2021 World Book Day! Books for Ontario Secondary Students
April 23rd, 2021
April 23rd is the World Book and Copyright Day. Do you know Ontario high school students are reading what kinds of books? There is a book list, called The Trillium List, which contains the titles of textbooks approved by the Ministry of Education for use in Ontario schools. By the way, students have a wide range of options for their reading in the English class. For instance, different high schools will not have a same book list for students' novel study. Let us show you a few book here and see what Bond students are reading in their English class.
Grade 9
- Speak
by Laurie Halse Anderson
At Merryweather High, Melinda gradually becomes isolated and stops talking altogether because she busted an end-of-summer party by calling the cops. She has begun her healing process by working on her art project. This time, when she has another violent encounter with the guy hurted her before, Melinda fights back, refuses to be silent, and thereby achieves a measure of vindication.
Grade 10
- Shattered
by Eric Walters
In order to complete community volunteer service, fifteen-year-old Ian works at a soup kitchen for the homeless.
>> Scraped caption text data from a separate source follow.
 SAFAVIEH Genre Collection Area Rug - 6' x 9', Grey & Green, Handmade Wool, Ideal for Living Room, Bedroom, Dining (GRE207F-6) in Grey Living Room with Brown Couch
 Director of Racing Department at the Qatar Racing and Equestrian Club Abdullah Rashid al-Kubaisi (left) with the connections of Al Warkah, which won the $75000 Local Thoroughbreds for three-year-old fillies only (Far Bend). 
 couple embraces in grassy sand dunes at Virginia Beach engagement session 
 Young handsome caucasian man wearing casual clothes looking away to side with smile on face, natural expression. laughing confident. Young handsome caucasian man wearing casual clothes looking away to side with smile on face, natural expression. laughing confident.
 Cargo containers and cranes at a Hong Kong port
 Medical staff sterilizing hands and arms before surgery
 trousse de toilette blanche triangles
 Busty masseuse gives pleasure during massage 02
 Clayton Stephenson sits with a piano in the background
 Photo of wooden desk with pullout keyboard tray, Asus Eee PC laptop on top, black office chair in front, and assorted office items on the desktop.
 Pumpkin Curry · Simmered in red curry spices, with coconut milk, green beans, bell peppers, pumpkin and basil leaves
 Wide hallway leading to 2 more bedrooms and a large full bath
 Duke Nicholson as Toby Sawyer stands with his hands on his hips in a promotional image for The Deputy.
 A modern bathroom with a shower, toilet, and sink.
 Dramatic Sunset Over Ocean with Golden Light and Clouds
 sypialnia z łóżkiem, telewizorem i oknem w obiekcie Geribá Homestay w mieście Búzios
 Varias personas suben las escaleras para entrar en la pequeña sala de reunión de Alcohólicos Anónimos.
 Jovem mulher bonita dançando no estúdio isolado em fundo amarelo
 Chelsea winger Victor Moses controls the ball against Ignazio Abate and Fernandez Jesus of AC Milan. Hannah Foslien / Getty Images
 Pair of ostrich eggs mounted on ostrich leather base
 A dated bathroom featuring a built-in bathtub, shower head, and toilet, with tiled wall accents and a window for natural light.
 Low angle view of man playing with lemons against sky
It is here that he meets Sarge, the homeless man who saved Ian from a near-mugging. He was a Canadian soldier acted as a peacekeeper stationed in Rwanda, an African nation Ian knows little about. What he learns will change Ian’s view of the world—and may just help Sarge, too.
Grade 11
- Mister Pip
by Lloyd Jones
Thirteen-year-old Matilda lives on a copper-rich tropical island that has been shattered by war, from which the teachers have fled along with everyone else. Only one white man chooses to stay behind, the eccentric Mr. Watts, object of much curiosity and scorn. He sweeps out the ruined schoolhouse and steps in to teach the children when there is no one else, and his only lessons consist of reading from his battered copy of Great Expectations, a book by his friend Mr. Dickens.
Grade 12
- Everything I Never Told You
by Celeste Ng
“Lydia is dead. But they don’t know this yet.” So begins this exquisite novel about a Chinese American family living in 1970s small-town Ohio. Lydia is the favorite child of Marilyn and James Lee, and her parents are determined that she will fulfill the dreams they were unable to pursue. But when Lydia’s body is found in the local lake, the delicate balancing act that has been keeping the Lee family together is destroyed, tumbling them into chaos.
- A Raisin in the Sun
by Lorraine Hansberry
Lorraine Hansberry''s award-winning drama about the hopes and aspirations of a struggling, working-class family living on the South Side of Chicago connected profoundly with the psyche of black America—and changed American theater forever. The play''s title comes from a line in Langston Hughes''s poem "Harlem," which warns that a dream deferred might "dry up/like a raisin in the sun."
Have you read these books before? Bond's classrooms reflect multiculturalism, helping students from different ethnic groups to find connections with the inner world of the books.